Thursday, April 24, 2008

Update from WWW2008

The HCLS workshop was very good. I especially enjoyed Mark Wilkinson's talk about BioMody 2.0 (very Larry Lessig-esque) and Chris Baker's. There's some definite interest from a number of people about my talk too.

The keynote of the first day was from the Vice President of Engineering at Google, Kai-Fu Lee. In my talk I said that IBM had noted that scale-out architecture gives you a 4 times performance benefit for the same cost. He said that Google gets around 33 times or more from a scale-out architecture. The whole cloud thing is really interesting in that it's not only about better value but about doing things you just can't do with more traditional computing architectures. The number of people I've overheard saying that they haven't been able to get their email working because they're using some sort of client/server architecture is amazing. I mean what's to get working these days when you can just use GMail?

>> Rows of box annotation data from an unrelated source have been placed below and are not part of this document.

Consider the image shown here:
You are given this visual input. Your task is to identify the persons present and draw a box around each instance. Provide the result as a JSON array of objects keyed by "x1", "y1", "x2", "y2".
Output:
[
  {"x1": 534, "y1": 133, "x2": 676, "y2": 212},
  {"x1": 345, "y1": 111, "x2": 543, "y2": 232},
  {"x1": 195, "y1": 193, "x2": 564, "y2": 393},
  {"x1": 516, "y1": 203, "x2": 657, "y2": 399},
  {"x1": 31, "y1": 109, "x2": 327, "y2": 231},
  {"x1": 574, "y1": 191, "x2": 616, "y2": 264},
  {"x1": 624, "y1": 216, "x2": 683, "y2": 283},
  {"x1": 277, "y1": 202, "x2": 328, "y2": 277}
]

The SPARQL BOF was interesting as well (Eric took notes). The time frame seems to be around 2009 before they get started on SPARQL the next generation. What sticks out in my mind is the discussion around free text searching - adding something like Lucene. There was also aggregates, negation, starting from a blank node in a SPARQL query and transitive and following owl:sameAs. I was pretty familiar with all of these so it was interesting just to listen for a change. So with both aggregates and free text you are creating a new variable. Lucene gives you a score back and I remember in Kowari we had that information but I don't think it was ever visible in a variable (maybe I'm wrong I don't really remember). It would be nice to be able to bind new variables somehow from things in the WHERE clause for this - and that would also allow you to filter out based on COUNTS greater than some value (without having a HAVING clause) or documents that match your Lucene query greater than a certain value. Being able to do transitive relationships just on a subset of the subclass relationship (like only subclasses of mammals not infer the whole tree of life) seemed to have been met with some reluctance. I really didn't understand this but it seemed to be around that it was the store's responsibility to control this and not up to the user to specify.

The other thing that was mentioned was transactions. It seems that transactions probably won't be part of SPARQL due to the nature of distributed transactions across the Web.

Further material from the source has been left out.